EJERCICIO PROPUESTO 1: Indica cuántas líneas de las entradas contienen la cadena "background", teniendo en cuenta mayúsculas y minúsculas. Responde solo con el número.

FRAGMENTO SELECCIONADO:
El 4 de julio de este año, en un coqueto restó cercano a la Plaza de Mayo, un alto funcionario del Gobierno se derrumbó en una silla ubicada al fondo del local.
–Me había olvidado de este lugar –resopló–. Hoy pude venir porque es el día de la Independencia en Estados Unidos y allá no abren los mercados financieros. No sabés lo que daría para que Wall Street tuviera un mes seguido de feriado cambiario.
Su interlocutor lo miró con curiosidad. Se lo veía cansado pero no tan envejecido como había previsto. La catarsis siguió.
–No puedo creer lo que pasó. En abril de este año, se realizó en Washington la spring meeting del Fondo y del Banco Mundial. En una de las actividades laterales, de esas que organizan los grandes bancos, se le pidió a los asistentes que eligieran el mejor país para invertir dinero en el 2018. Cada uno de ellos tenía un iPad donde apareció un mapamundi. Todos los dedos pulsaron el territorio argentino: ganamos por lejos. Estábamos supertranquilos con el gradualismo. La economía crecía casi al 4 por ciento. ¿Qué podría pasarnos? Tres semanas después, en medio de la tormenta, firmábamos con el Fondo Monetario.

Extractos de un conjunto de datos de razonamiento espacial:

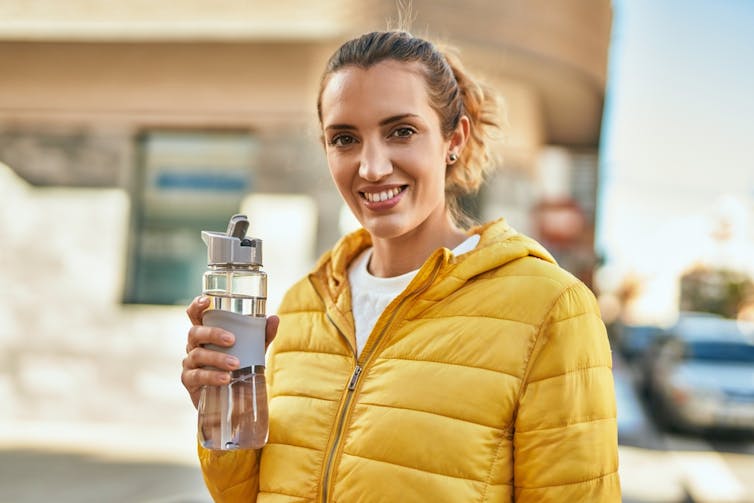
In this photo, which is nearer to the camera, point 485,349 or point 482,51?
point 485,349

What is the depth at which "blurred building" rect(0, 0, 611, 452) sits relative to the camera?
9078mm

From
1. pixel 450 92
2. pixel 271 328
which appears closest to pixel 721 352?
pixel 450 92

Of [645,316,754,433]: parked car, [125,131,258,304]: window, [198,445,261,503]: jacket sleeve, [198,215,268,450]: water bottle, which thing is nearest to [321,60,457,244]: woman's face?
[198,215,268,450]: water bottle

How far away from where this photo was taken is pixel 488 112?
204 cm

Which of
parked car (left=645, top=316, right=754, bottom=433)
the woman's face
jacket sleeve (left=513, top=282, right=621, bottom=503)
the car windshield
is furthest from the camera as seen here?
the car windshield

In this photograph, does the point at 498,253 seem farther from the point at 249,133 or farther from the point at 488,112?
the point at 249,133

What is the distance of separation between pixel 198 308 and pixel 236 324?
112 millimetres

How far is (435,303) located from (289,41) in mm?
7985

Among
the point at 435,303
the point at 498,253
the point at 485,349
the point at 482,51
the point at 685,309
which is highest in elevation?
the point at 685,309

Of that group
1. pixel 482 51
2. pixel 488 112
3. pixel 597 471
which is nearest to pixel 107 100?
pixel 482 51

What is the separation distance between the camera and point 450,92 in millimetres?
1792

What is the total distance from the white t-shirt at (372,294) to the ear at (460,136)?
215mm

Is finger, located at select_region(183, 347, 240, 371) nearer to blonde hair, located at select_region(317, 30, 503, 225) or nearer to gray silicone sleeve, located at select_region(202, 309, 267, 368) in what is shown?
gray silicone sleeve, located at select_region(202, 309, 267, 368)

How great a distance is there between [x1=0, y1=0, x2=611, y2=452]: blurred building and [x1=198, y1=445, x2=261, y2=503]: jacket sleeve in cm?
707
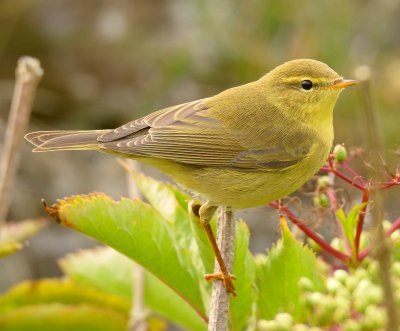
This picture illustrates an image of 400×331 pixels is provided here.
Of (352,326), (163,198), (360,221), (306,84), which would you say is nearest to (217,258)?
(163,198)

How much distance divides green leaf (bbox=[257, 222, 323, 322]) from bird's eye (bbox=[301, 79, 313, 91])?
120cm

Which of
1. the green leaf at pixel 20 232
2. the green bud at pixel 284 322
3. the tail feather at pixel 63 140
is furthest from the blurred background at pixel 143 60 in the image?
the green bud at pixel 284 322

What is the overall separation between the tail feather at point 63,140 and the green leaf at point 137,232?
80 cm

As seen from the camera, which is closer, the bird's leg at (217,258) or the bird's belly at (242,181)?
the bird's leg at (217,258)

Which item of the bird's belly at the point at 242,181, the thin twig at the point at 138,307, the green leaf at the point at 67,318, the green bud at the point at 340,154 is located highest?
the bird's belly at the point at 242,181

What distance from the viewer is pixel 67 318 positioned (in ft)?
7.34

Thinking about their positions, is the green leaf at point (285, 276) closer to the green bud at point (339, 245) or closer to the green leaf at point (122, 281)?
the green bud at point (339, 245)

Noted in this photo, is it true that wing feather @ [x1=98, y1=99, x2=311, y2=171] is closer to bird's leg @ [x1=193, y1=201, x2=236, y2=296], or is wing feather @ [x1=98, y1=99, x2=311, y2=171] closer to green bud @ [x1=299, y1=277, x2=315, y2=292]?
bird's leg @ [x1=193, y1=201, x2=236, y2=296]

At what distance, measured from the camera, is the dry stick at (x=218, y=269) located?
1.85 metres

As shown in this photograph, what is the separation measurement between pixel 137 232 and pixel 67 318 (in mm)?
458

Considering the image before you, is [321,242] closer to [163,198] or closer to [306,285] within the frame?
[306,285]

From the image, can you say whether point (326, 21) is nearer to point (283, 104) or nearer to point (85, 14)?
point (85, 14)

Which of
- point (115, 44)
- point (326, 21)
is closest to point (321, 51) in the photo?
point (326, 21)

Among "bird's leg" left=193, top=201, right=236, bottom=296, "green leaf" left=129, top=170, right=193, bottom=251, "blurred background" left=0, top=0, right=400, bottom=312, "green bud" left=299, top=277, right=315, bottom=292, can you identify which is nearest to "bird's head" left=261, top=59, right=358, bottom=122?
"bird's leg" left=193, top=201, right=236, bottom=296
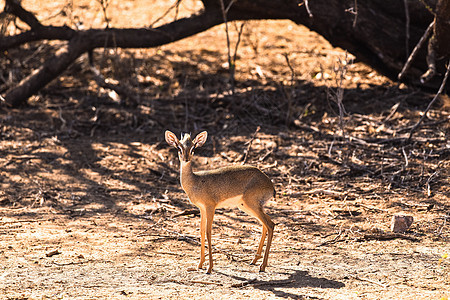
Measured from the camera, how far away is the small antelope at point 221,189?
17.1 feet

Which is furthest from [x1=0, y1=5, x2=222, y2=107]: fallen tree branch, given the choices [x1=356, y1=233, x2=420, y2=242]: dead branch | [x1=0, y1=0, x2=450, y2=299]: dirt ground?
[x1=356, y1=233, x2=420, y2=242]: dead branch

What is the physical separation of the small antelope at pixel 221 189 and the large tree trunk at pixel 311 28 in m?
5.31

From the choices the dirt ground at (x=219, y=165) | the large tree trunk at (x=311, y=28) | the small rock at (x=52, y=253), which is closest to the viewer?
the dirt ground at (x=219, y=165)

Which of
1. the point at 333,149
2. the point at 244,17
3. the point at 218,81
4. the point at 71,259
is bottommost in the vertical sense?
the point at 71,259

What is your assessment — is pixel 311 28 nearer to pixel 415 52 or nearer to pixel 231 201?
pixel 415 52

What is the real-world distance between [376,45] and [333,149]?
241 cm

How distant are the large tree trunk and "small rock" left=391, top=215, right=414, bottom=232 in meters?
4.32

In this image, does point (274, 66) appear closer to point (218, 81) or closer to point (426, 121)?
point (218, 81)

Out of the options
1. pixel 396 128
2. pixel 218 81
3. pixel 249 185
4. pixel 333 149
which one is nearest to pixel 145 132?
pixel 218 81

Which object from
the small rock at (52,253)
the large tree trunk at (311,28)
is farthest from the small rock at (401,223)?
the large tree trunk at (311,28)

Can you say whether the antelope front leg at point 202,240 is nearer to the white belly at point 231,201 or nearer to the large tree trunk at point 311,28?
the white belly at point 231,201

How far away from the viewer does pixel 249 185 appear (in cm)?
532

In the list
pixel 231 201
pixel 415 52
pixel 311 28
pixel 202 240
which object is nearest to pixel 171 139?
pixel 231 201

EJERCICIO PROPUESTO 2: Según el fragmento seleccionado, ¿por qué no abrían ese día los mercados financieros en Estados Unidos? Responde, por favor, en una oración.

SOLUCIÓN DESARROLLADA 1: 2

SOLUCIÓN DESARROLLADA 2: Porque era el día de la Independencia en Estados Unidos.